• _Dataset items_
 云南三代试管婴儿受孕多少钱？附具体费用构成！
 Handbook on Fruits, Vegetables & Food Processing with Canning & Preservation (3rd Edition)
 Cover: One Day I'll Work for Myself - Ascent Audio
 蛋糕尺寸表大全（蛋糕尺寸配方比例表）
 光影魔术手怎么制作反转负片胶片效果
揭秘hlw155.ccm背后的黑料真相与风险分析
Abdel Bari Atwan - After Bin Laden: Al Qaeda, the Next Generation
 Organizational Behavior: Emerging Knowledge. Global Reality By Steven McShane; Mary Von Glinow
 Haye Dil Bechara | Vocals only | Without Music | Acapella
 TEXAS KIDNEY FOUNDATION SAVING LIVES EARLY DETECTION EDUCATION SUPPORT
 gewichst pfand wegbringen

--

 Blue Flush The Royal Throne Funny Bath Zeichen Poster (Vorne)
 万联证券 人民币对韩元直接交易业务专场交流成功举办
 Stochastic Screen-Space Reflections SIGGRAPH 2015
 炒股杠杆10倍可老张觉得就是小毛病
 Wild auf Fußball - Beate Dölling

==

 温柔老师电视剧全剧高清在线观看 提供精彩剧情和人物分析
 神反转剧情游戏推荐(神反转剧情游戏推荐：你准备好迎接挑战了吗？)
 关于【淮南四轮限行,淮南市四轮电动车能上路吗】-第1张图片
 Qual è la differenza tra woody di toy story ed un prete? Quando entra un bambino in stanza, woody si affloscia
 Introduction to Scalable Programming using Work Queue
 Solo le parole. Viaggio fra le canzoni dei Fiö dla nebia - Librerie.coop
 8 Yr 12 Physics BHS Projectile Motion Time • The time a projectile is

• _Description of the task_
Using the entries above, return exactly the lines from the line with "Handbook on Fruits, Vegetables" to the line with "gewichst pfand wegbringen", counting both of those lines.

• _Answer to the problem_
 Handbook on Fruits, Vegetables & Food Processing with Canning & Preservation (3rd Edition)
 Cover: One Day I'll Work for Myself - Ascent Audio
 蛋糕尺寸表大全（蛋糕尺寸配方比例表）
 光影魔术手怎么制作反转负片胶片效果
揭秘hlw155.ccm背后的黑料真相与风险分析
Abdel Bari Atwan - After Bin Laden: Al Qaeda, the Next Generation
 Organizational Behavior: Emerging Knowledge. Global Reality By Steven McShane; Mary Von Glinow
 Haye Dil Bechara | Vocals only | Without Music | Acapella
 TEXAS KIDNEY FOUNDATION SAVING LIVES EARLY DETECTION EDUCATION SUPPORT
 gewichst pfand wegbringen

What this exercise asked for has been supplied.